** Start of Material for the task **

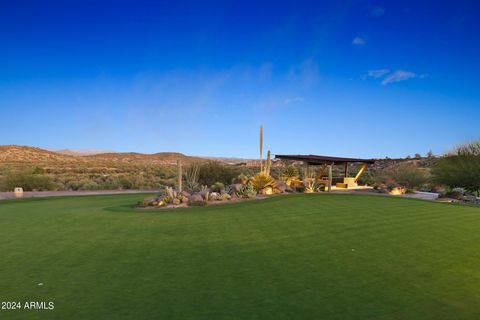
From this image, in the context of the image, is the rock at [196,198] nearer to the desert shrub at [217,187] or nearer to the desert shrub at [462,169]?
the desert shrub at [217,187]

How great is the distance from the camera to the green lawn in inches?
140

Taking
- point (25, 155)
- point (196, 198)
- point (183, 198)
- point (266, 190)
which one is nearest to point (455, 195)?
point (266, 190)

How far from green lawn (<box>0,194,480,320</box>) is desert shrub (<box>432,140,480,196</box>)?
11471 mm

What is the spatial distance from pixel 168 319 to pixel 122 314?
52 centimetres

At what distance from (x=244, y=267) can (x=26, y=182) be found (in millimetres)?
21781

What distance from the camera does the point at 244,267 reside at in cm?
493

** End of Material for the task **

**Task instructions**
Repeat each of the entries above word for word, leaving out the pictures.

**Right answer**
From this image, in the context of the image, is the rock at [196,198] nearer to the desert shrub at [217,187] or nearer to the desert shrub at [462,169]?
the desert shrub at [217,187]

How great is the distance from the camera to the green lawn in inches?
140

Taking
- point (25, 155)
- point (196, 198)
- point (183, 198)
- point (266, 190)
which one is nearest to point (455, 195)?
point (266, 190)

How far from green lawn (<box>0,194,480,320</box>) is desert shrub (<box>432,140,480,196</box>)?
11471 mm

What is the spatial distance from pixel 168 319 to pixel 122 314?
52 centimetres

At what distance from (x=244, y=267) can (x=26, y=182) be found (in millimetres)?
21781

What distance from the camera does the point at 244,267 reside at in cm?
493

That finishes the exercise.